[begin Record set]

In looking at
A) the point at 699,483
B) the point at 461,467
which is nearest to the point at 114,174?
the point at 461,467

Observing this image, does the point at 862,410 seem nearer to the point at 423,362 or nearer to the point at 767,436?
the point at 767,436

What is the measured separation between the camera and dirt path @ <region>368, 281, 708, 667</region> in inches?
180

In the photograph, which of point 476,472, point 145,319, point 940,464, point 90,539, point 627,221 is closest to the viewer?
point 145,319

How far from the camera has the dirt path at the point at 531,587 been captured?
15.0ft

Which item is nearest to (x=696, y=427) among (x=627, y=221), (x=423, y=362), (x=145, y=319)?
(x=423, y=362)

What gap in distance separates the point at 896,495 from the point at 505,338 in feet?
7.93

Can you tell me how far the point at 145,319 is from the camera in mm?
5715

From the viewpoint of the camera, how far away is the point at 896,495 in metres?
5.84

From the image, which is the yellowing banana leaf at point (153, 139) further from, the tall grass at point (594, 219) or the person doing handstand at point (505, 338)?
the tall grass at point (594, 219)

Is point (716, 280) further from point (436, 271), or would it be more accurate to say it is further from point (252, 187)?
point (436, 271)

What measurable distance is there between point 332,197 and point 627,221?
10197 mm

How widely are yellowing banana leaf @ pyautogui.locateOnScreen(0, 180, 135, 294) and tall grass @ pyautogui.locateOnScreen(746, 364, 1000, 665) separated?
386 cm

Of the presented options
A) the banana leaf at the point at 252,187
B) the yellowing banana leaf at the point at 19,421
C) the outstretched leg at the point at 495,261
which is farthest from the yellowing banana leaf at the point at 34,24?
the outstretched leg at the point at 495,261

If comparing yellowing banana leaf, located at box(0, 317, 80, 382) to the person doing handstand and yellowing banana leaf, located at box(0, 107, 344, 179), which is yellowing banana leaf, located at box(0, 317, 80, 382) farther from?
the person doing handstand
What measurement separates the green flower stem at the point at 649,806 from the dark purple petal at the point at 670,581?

[end Record set]

Task directions
Print all the data exactly.

Reply
In looking at
A) the point at 699,483
B) the point at 461,467
which is nearest to the point at 114,174?
the point at 461,467

Observing this image, does the point at 862,410 seem nearer to the point at 423,362 or nearer to the point at 767,436?
the point at 767,436

What is the measured separation between the camera and dirt path @ <region>368, 281, 708, 667</region> in inches?
180

In the photograph, which of point 476,472, point 145,319, point 940,464, point 90,539, point 627,221 is closest to the viewer?
point 145,319

How far from the camera has the dirt path at the point at 531,587 been captured?
15.0ft

Which item is nearest to (x=696, y=427) among (x=627, y=221), (x=423, y=362), (x=145, y=319)?
(x=423, y=362)

What gap in distance separates the point at 896,495 from the point at 505,338 in feet?
7.93

Can you tell me how far the point at 145,319 is from the camera in mm?
5715

From the viewpoint of the camera, how far away is the point at 896,495 in metres?
5.84

From the image, which is the yellowing banana leaf at point (153, 139) further from, the tall grass at point (594, 219) or the person doing handstand at point (505, 338)?
the tall grass at point (594, 219)

Is point (716, 280) further from point (436, 271), or would it be more accurate to say it is further from point (252, 187)?
point (436, 271)

What measurable distance is there between point 332,197 and point 627,221?
10197 mm

How widely are yellowing banana leaf @ pyautogui.locateOnScreen(0, 180, 135, 294) and tall grass @ pyautogui.locateOnScreen(746, 364, 1000, 665) separated?
386 cm

Of the presented options
A) the banana leaf at the point at 252,187
B) the yellowing banana leaf at the point at 19,421
C) the outstretched leg at the point at 495,261
which is farthest from the yellowing banana leaf at the point at 34,24?
the outstretched leg at the point at 495,261

If comparing yellowing banana leaf, located at box(0, 317, 80, 382) to the person doing handstand and yellowing banana leaf, located at box(0, 107, 344, 179), which is yellowing banana leaf, located at box(0, 317, 80, 382) farther from?
the person doing handstand
What measurement separates the green flower stem at the point at 649,806 from the dark purple petal at the point at 670,581?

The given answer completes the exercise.